Lompat ke konten Lompat ke sidebar Lompat ke footer

Gibran Disarankan Yusril Agar Tidak Maju Sebagai Cawapres Setelah Putusan Kontroversial MK

Yusril Sarankan Gibran Tidak Maju Sebagai Cawapres Setelah Putusan Kontroversial MK
Yusril Ihza Mahendra saat menjelaskan sikapnya di depan media di kawasan Menteng, Jakarta Pusat, pada Selasa (17/10/2023). Foto (KOMPAS.com/Fika Nurul Ulya)





Jakarta, FNTV. Ketua Umum Partai Bulan Bintang (PBB), Yusril Ihza Mahendra, mengeluarkan saran mengejutkan terkait potensi pencalonan Gibran Rakabuming Raka sebagai calon wakil presiden pasca-putusan kontroversial Mahkamah Konstitusi (MK). Yusril menegaskan bahwa ia tidak akan maju sebagai calon wakil presiden jika Gibran memutuskan untuk melakukannya setelah putusan MK yang dinilainya problematik.

Yusril memandang bahwa keputusan MK tersebut berpotensi menimbulkan kontroversi yang akan terus berlanjut, dan dalam hal ini, ia lebih bijak jika Gibran tidak memanfaatkan peluang untuk maju sebagai calon wakil presiden.

PBB adalah salah satu partai dalam Koalisi Indonesia Maju (KIM), yang mendukung Prabowo Subianto. Sementara itu, Gibran, yang saat ini menjabat sebagai Wali Kota Solo, sering disebut sebagai salah satu calon potensial untuk mendampingi Prabowo dalam pemilihan presiden.

Yusril menjelaskan sikapnya di depan media di kawasan Menteng, Jakarta Pusat, pada Selasa (17/10/2023). Dia menyatakan bahwa tindakan ini merupakan tindakan berjiwa besar dan sikap seorang negarawan. "Saya kira orang akan melakukan hormat setinggi-tingginya ketika diberi kesempatan, namun jika seseorang memilih untuk tidak mengambilnya, itu menunjukkan sikap berjiwa besar dan kebijaksanaan yang tinggi," ungkap Yusril.

....

Deskripsi tugas:
Menurut berita di atas tentang saran Yusril kepada Gibran, jabatan apa yang saat ini dipegang Gibran?

(Daftar data)
....

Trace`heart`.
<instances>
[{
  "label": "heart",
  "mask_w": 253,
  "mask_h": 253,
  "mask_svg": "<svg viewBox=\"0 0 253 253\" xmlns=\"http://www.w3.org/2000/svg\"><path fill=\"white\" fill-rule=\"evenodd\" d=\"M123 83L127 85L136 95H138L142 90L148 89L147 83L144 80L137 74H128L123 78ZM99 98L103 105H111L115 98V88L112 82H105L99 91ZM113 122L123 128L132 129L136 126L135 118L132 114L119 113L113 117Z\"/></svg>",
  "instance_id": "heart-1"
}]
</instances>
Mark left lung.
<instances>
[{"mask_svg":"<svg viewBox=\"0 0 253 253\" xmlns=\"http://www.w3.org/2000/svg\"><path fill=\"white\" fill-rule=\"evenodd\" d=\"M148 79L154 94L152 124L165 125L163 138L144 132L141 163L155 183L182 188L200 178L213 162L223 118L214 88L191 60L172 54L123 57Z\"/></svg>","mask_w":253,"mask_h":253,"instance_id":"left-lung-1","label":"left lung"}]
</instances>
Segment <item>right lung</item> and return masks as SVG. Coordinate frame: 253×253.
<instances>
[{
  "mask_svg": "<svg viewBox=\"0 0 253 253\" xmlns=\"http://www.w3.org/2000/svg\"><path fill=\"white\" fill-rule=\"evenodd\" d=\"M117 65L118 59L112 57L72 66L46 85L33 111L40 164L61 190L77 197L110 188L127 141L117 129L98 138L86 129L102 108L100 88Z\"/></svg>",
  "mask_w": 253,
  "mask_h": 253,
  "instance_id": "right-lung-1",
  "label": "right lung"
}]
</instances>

....

Jawaban tugas:
Gibran saat ini menjabat sebagai Wali Kota Solo.